There Will Be a Coronavirus-induced Downturn – And a Recovery

There Will Be a Coronavirus-induced Downturn – And a Recovery

Thanks to American Thinker for posting March 6, 2020

When airlines are cutting back on flights, when cruise lines are canceling cruises, when shipyard traffic drops significantly, when factories in China are ‘down’ for a month or more, all in response to or in anticipation of coronavirus ripple effects—there is going to be an economic downturn in the coming months.   That’s pretty much a ‘duh’; how could there not be a downturn when all of these factors are heading south at the same time?

 

More specifically, there will be layoffs in affected industries, and the Fed acting to lower interest rates isn’t going to change that fact. The seemingly never-ending, consecutive monthly reports of jobs growth and lower unemployment rates will in fact end.

 

Further, in this election year, the MSM and every leftist and anti-Trumper on the planet will be looking for ways to pin the downturn on President Trump and his trade policies, healthcare policies, tax policies, etc., etc., ad infinitum.

 

Even if the virus shows signs of slowing or otherwise being contained, these voices will dismiss any positive news and relentlessly project that things will get worse and worse until at least November 3rd.

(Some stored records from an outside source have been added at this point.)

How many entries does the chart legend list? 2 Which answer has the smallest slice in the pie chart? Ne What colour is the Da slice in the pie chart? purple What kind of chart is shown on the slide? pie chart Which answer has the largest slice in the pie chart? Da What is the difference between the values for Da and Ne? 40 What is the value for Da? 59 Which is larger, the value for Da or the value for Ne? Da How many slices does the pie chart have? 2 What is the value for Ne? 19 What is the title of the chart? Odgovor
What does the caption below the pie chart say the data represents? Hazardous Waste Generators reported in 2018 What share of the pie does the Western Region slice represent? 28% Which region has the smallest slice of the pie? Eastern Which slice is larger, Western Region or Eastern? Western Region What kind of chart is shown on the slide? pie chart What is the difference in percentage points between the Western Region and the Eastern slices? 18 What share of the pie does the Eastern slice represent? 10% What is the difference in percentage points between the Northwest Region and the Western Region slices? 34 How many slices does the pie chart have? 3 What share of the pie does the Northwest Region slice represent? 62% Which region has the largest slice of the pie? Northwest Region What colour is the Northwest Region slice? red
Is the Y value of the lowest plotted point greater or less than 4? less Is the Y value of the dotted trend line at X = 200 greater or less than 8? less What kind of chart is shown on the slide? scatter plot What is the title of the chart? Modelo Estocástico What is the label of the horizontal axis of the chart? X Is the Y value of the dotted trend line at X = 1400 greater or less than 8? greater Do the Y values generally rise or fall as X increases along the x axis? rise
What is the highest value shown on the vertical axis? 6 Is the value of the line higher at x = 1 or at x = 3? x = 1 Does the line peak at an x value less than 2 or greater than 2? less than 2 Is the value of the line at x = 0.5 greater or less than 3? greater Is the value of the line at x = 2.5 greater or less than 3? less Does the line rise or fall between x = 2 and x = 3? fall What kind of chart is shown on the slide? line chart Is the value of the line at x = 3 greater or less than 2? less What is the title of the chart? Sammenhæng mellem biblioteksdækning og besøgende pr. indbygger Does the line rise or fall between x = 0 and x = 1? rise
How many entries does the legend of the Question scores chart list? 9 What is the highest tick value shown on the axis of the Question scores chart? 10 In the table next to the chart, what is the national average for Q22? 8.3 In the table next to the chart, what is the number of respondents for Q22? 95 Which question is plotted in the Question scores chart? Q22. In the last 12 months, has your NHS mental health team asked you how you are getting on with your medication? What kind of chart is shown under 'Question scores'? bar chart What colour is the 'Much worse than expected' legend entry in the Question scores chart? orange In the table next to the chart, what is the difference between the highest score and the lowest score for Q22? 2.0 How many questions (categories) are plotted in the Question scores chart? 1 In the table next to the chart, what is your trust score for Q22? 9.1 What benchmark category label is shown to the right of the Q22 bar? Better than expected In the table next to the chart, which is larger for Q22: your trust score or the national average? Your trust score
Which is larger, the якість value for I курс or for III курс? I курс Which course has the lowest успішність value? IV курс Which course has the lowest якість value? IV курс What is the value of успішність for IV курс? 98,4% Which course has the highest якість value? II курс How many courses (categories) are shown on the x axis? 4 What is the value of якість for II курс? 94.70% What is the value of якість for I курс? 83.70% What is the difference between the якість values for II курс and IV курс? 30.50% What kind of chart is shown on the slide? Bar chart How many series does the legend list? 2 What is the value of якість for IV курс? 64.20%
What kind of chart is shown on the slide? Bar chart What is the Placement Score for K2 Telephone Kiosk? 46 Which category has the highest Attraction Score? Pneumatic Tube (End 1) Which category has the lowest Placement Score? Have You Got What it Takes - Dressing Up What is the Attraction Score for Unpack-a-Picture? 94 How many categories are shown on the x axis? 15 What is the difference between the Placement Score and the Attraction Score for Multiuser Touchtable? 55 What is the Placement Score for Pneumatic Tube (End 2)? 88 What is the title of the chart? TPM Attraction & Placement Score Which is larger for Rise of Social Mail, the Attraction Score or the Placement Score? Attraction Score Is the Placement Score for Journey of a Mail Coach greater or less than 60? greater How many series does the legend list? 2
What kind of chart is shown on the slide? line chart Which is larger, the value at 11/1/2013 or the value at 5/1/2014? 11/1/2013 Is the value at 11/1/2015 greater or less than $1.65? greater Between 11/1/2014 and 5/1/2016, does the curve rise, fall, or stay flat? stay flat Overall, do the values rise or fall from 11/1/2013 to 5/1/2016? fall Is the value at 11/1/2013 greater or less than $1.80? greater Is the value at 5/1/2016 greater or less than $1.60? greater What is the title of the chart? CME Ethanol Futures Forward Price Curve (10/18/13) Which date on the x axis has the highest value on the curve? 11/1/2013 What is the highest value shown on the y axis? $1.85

And if the virus should actually grow in impact, full-scale panic—including the need to change the occupant of the White House—will be stridently advocated as the only reasonable response.

 

So…point one: don’t be even mildly surprised at the many variations of “Trump’s fault!” headlines coming your way in the next several months. And don’t buy them.

 

Sadly, there are segments of the American population—notably many millennials who believe history began when they were born—who are going to be prone to buy them, and panic.

 

The stories of tearful Greenpeace solicitors and DNC staffers certain they will die from climate change look like SNL skits until one realizes just how depressingly sincere these young people are. These types are ripe to panic about a virus; all they think they know about viruses is what they have seen in movies or at the most alarmist websites they can find.

 

But Americans as a whole are smarter and made of heartier stuff than the left believes, and certainly than hapless millennials. They’ve faced adversity in many forms; they do not humor ‘end of the world’ hysteria; they keep on keepin’ on. There may be a lot they don’t know or understand about the coronavirus, and who knows—maybe the coronavirus will in fact turn out to be a diabolical Chinese communist bio-weapon intended to induce global panic and American collapse.

 

The Japanese attack on Pearl Harbor used more conventional weapons, but had the same intent. And it didn’t kill tens of the elderly but thousands of America’s finest. The panic and surrender/collapse option was on the table then, too. Americans didn’t choose it then, and they won’t choose it now. They have an implicit faith that life goes on, that life is purposeful, that adversity in any form is to be overcome, not yielded to.

 

This is the essence of the ingrained, can-do American spirit; it will prevail over the coronavirus—whatever it is; and it will drive a recovery from any economic downturn.

 

Many have noted that one silver lining of the coronavirus will be the accelerating reversal of American ‘outsourcing’ to China—with the necessary consequence of even more manufacturing jobs returning to or newly arising in America.

 

Maybe another, even brighter silver lining will be a broader reawakening to the can-do American spirit—and a corresponding decline of the shallow everything-is-about-who-gains-and-who-loses-politically ethos that has dominated media discourse over several decades, and gone into hyper-drive in the last 10+ years.

 

That last silver lining can sound Pollyanna in 2020. But it’s not. Some ideas are right ideas that are timeless and relevant—in 1776, 1861, 1914, 1941, 1989 and 2020.

 

So…point two: adversity does not necessitate panic; it demands intelligent determination and resilience—and these will drive triumph and recovery.

 

President Trump seems to have internalized these ideas, and is likely to emerge from this crisis stronger than ever. The American people will, too. KAG!